Demand for tables at plush Auckland waterfront eatery Mikano has never been greater since three precocious Howick schoolgirls forced its temporary closure in October.
Owner John Gosney says November and December were the busiest consecutive months in Mikano's 10-year history - more lucrative than during America's Cup fever.
"We'vehad amazing public support, the publicity certainly had a positive spin-off," he said of Mikano's rebound from an 11-day liquor licence ban after the underage trio went on a champagne-fuelled dining spree.
"December was about 10 per cent up on last year and we've had people from out of town writing that when they visit Auckland over the summer they will come and have a meal."
The fuss began almost a year ago when a 14-year-old Howick girl, Amber Collins-Roe, allegedly offered two 15-year-old school-friends a night out on her father's credit card and ran up a bill for $562.
They washed down their meals with two bottles of the restaurant's priciest bubbly - a $265 Sir Winston Churchill Pol Roger champagne and a $110 Taittinger.

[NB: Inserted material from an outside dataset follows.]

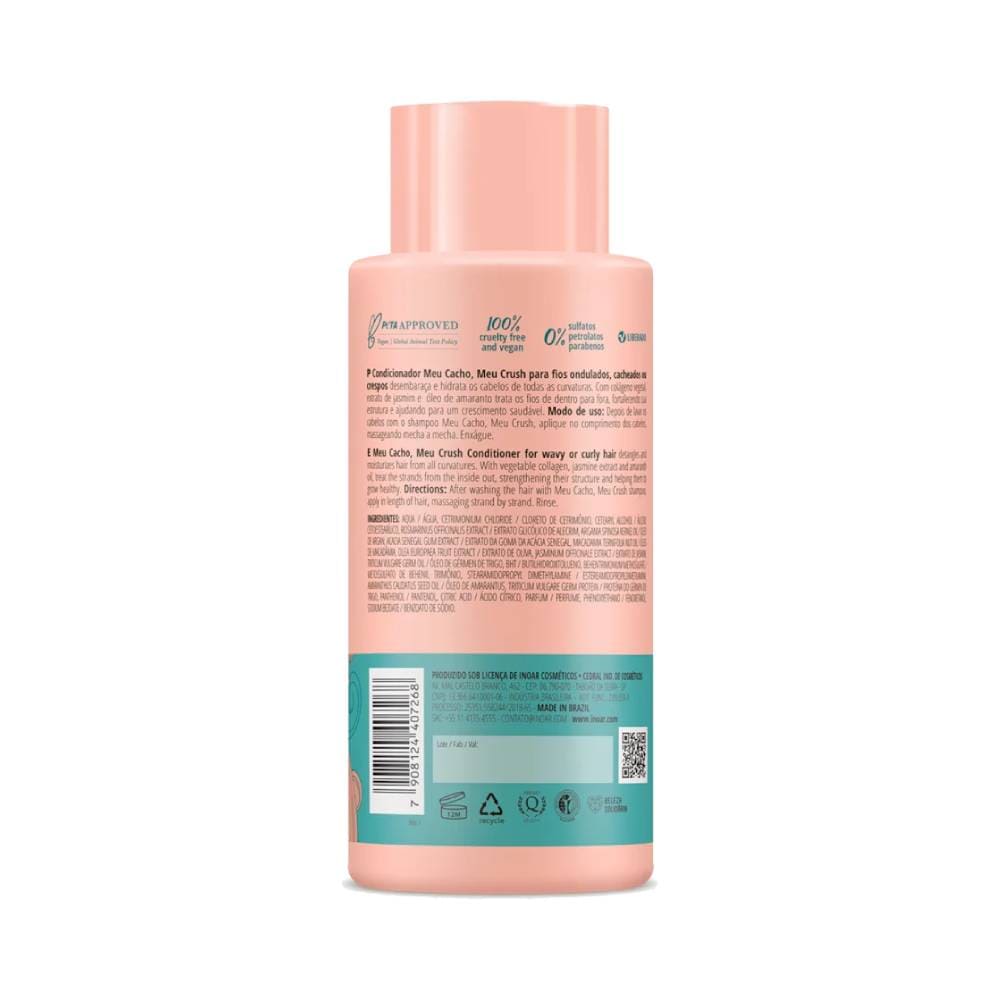 Condicionador Inoar Meu Cacho Meu Crush 500ml - embalagem pêssego com detalhes turquesa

There was no credit card, though, and the restaurant dobbed itself in by calling police after the girls tried to hightail it to the Sky City casino in a waiting limousine.
The Liquor Licensing Authority was clear about its intention to make an example of Mikano, which lost what Mr Gosney estimates was profit of about $45,000. Its message certainly sent a shiver through the restaurant world, although the authority could not have foreseen the outpouring of public sympathy for Mikano, viewed by most talkback callers as a victim of young upstarts.
Mr Gosney says his staff have since been extra vigilant, but have had to refuse alcohol to just one young woman, the only suspect diner unable to produce identification proving she was over 18.
As for the high-rolling Howick trio, at least one is still repaying her father, who footed half the bill for her night out.
Clinton Tau remains convinced that daughter Lisa, now aged 16 and with about $100 to pay back after helping him briefly in his block-laying business, was "probably naive" in being enticed to the restaurant.
Hayley McClure, 16, whose parents paid the other half of the bill, says her mother has banned her from talking to the Herald after she admitted earlier that the escapade was "just something to do".
Missing from the payback equation, as the two older girls and their parents have apparently been unable to find her, is Miss Collins-Roe.